Last week, Limongi said that Kacmar’s guidance will help the staff to continue even in his absence. Limongi completed his administrator in training program under Kacmar in 1988. He has worked closely with Kacmar in a full-time role since 1991.

“He’s more than a boss. He’s a mentor,” Limongi said. “He challenges people to go above and beyond.”

Kacmar could lean on his seniority to get things done, Limongi said, but instead he takes the time to consider all angles and input from the people around him.

“A good leader is also a good listener,” he said.

He said it was Kacmar’s vision and ability to foresee the needs of the future that made Shepherd of the Valley successful for three decades.
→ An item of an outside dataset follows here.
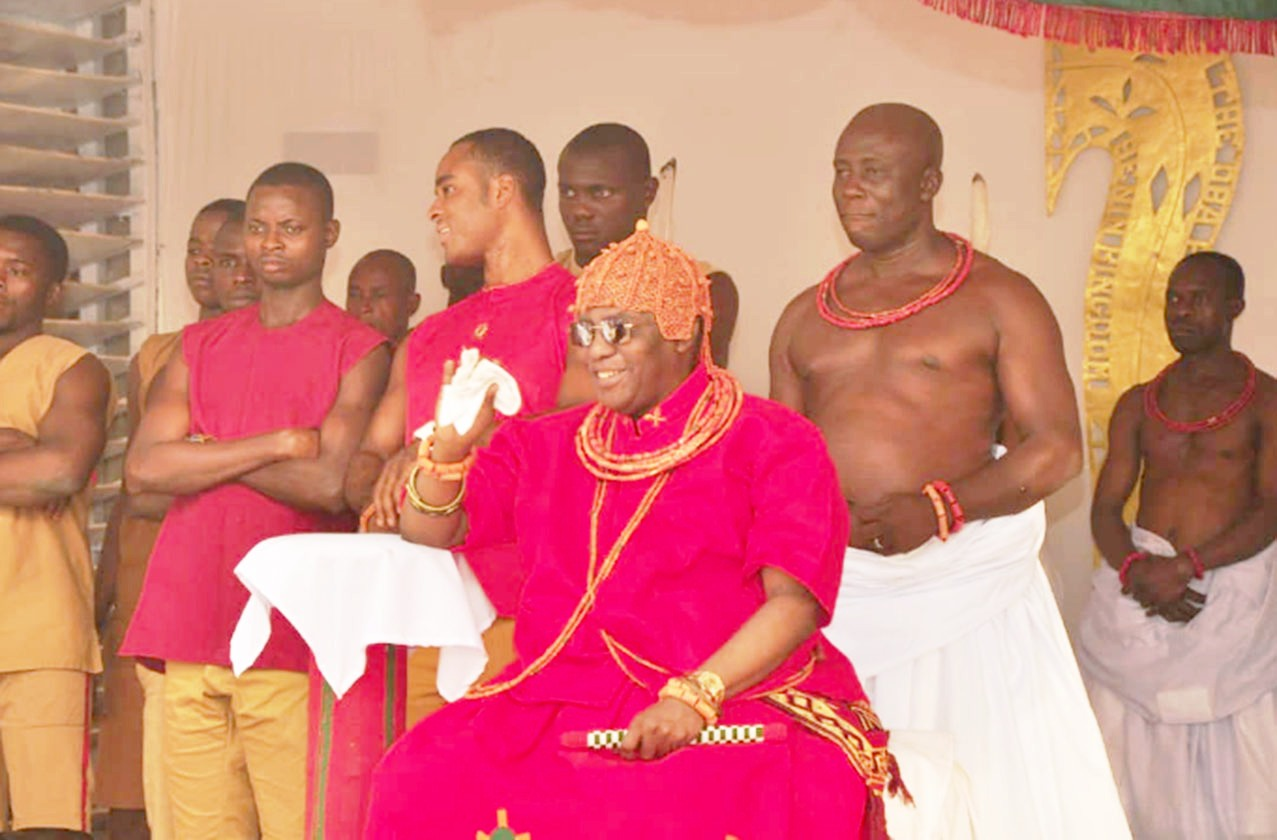 Igue Festival: Edo govt delegation visits Oba Ewuare II at Ugie Ewere ceremony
But mostly, Limongi said Kacmar and the rest of the staff understand one major principle of caring for retired individuals.
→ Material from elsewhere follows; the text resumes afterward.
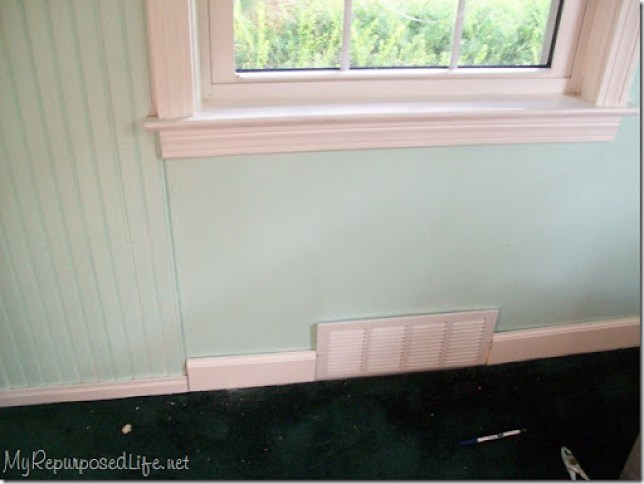 white wood trim looks so pretty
“We have to respect their home. This is their place,” he said.

Kacmar, a native of Uniontown, Pa., received his Bachelor’s degree from Temple University, where he attended on an NCAA football scholarship.

During his tenure as Executive Director, Shepherd of the Valley Lutheran Retirement Services, Inc. has grown not only in size and number of locations, but also has seen it add a home health agency, At Home With Shepherd, serving more than 750 elderly residents and clients and employing nearly 500 people. He also spearheaded, along with Lutheran Social Services of Northern Ohio and St. Luke Lutheran Community, the Manor at Howland Glen building project which created a 50-unit income-adjusted apartment community In Howland, Ohio, for persons age 62 or older.

During his tenure, Kacmar also served as the Chief Executive Officer of Shepherd’s Foundation, a separate not-for-profit corporation charged with raising benevolent funds to support Shepherd of the Valley’s residents and programs.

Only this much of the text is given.